§ Problem:
When you reach the line in the data below that contains "Ein Königreich für ein Pferd", please start repeating lines exactly, and stop after the line that contains "BUNTING FLAG HAPPY BIRTHDAY spiderman", repeating nothing else.

§ Provided records:
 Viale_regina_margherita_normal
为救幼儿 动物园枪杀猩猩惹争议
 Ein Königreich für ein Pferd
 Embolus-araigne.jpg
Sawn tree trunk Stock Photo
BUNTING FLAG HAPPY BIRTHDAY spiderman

--

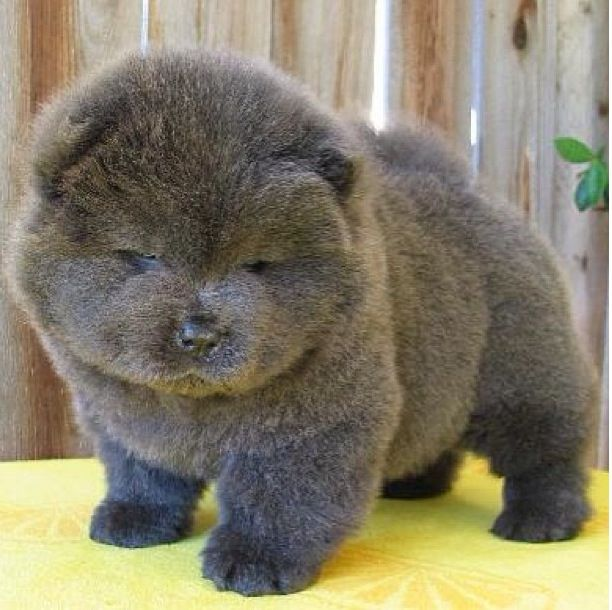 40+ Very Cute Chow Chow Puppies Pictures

§ Response below:
 Ein Königreich für ein Pferd
 Embolus-araigne.jpg
Sawn tree trunk Stock Photo
BUNTING FLAG HAPPY BIRTHDAY spiderman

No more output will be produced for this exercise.